(Records from a spatial question set)
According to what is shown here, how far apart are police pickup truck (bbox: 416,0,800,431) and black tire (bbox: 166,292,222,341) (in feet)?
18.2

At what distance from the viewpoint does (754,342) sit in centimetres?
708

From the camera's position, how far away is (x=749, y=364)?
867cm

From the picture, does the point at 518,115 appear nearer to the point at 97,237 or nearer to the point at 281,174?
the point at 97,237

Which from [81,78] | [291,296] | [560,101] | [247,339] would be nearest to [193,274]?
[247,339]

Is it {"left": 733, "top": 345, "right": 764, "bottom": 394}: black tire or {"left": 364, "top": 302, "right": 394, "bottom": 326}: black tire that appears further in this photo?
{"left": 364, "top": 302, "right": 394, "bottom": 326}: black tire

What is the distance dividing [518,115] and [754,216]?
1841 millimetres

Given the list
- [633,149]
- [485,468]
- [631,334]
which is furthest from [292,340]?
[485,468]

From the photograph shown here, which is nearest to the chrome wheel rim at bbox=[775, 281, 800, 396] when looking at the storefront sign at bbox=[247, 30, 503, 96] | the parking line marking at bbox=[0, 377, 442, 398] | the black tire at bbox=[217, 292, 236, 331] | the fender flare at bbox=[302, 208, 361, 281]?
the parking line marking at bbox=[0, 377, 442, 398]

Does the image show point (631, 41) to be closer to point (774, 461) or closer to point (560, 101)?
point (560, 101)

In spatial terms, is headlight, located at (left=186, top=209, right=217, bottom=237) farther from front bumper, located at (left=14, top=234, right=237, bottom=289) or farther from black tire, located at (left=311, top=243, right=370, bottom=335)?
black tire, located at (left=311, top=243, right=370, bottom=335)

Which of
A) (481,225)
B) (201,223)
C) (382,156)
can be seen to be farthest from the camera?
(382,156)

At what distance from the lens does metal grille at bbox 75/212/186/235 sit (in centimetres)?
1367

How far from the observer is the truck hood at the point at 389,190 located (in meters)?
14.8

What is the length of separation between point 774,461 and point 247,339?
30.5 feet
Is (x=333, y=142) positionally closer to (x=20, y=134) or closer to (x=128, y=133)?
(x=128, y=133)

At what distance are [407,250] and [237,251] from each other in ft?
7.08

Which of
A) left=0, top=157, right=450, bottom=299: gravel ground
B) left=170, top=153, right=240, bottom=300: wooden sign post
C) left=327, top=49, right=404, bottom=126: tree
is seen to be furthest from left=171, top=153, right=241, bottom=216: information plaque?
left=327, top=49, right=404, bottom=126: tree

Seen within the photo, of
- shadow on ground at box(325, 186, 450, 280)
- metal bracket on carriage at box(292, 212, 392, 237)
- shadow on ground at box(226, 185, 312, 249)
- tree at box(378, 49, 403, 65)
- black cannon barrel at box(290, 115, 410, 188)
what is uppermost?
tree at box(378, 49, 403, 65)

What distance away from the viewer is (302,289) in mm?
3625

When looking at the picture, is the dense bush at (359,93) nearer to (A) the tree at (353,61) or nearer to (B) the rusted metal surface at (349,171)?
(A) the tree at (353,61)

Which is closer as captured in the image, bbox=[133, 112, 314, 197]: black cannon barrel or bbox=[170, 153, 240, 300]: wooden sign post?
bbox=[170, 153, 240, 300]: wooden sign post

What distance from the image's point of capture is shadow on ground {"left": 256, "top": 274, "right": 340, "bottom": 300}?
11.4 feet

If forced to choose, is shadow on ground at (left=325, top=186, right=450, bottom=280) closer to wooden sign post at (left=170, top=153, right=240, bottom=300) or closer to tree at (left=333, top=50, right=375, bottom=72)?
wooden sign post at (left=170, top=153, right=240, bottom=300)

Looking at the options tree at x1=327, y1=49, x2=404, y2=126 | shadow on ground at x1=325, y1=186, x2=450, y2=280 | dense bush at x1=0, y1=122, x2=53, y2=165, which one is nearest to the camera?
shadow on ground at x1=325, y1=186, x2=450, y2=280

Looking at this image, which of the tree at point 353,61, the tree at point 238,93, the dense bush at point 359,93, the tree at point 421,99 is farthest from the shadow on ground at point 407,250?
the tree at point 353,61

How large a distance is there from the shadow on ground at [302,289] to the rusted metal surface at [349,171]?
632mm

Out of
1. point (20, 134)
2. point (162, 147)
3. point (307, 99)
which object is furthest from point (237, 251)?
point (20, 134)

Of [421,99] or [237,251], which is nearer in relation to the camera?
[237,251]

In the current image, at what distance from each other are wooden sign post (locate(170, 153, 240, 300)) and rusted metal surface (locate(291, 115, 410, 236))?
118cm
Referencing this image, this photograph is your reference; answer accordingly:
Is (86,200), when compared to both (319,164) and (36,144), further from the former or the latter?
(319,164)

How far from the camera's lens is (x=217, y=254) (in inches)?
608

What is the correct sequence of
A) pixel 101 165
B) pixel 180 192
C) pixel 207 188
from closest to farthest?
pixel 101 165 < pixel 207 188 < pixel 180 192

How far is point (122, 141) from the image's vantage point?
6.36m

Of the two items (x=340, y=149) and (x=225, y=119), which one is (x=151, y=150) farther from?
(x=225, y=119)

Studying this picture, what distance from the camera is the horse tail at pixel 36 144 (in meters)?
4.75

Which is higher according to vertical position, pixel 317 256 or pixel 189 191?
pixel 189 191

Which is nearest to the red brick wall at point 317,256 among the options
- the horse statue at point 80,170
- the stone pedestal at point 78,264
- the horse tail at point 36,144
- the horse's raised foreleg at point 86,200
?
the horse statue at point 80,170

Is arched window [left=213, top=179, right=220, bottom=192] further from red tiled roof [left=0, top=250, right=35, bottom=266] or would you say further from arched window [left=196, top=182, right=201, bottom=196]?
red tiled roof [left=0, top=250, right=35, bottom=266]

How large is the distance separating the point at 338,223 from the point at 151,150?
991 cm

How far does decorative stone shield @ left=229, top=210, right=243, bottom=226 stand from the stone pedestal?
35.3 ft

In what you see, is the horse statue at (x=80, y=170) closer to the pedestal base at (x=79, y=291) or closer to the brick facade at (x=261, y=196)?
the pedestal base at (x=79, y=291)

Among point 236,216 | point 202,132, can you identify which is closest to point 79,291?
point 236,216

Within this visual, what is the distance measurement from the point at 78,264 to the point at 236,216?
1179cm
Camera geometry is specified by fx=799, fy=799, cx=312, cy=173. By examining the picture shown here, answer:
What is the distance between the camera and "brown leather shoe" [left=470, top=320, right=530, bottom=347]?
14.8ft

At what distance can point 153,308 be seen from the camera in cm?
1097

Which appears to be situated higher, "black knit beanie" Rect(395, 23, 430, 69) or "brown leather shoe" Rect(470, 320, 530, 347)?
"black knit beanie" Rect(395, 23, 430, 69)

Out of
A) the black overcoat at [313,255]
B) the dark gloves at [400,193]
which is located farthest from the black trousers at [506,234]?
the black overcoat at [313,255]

▶ Requirements: Copy out exactly the lines running from the line with "How large is" to the end of the records, inclusive.

▶ Right answer:
How large is the distance separating the point at 338,223 from the point at 151,150?
991 cm

How far does decorative stone shield @ left=229, top=210, right=243, bottom=226 stand from the stone pedestal?
35.3 ft

In what you see, is the horse statue at (x=80, y=170) closer to the pedestal base at (x=79, y=291) or closer to the brick facade at (x=261, y=196)?
the pedestal base at (x=79, y=291)

Among point 236,216 | point 202,132, can you identify which is closest to point 79,291?
point 236,216

Within this visual, what is the distance measurement from the point at 78,264 to the point at 236,216?
1179cm
Camera geometry is specified by fx=799, fy=799, cx=312, cy=173. By examining the picture shown here, answer:
What is the distance between the camera and "brown leather shoe" [left=470, top=320, right=530, bottom=347]?
14.8ft

At what distance can point 153,308 be seen from the camera in cm?
1097

Which appears to be situated higher, "black knit beanie" Rect(395, 23, 430, 69) or "brown leather shoe" Rect(470, 320, 530, 347)?
"black knit beanie" Rect(395, 23, 430, 69)

Out of
A) the black overcoat at [313,255]
B) the dark gloves at [400,193]
which is located farthest from the black trousers at [506,234]?
the black overcoat at [313,255]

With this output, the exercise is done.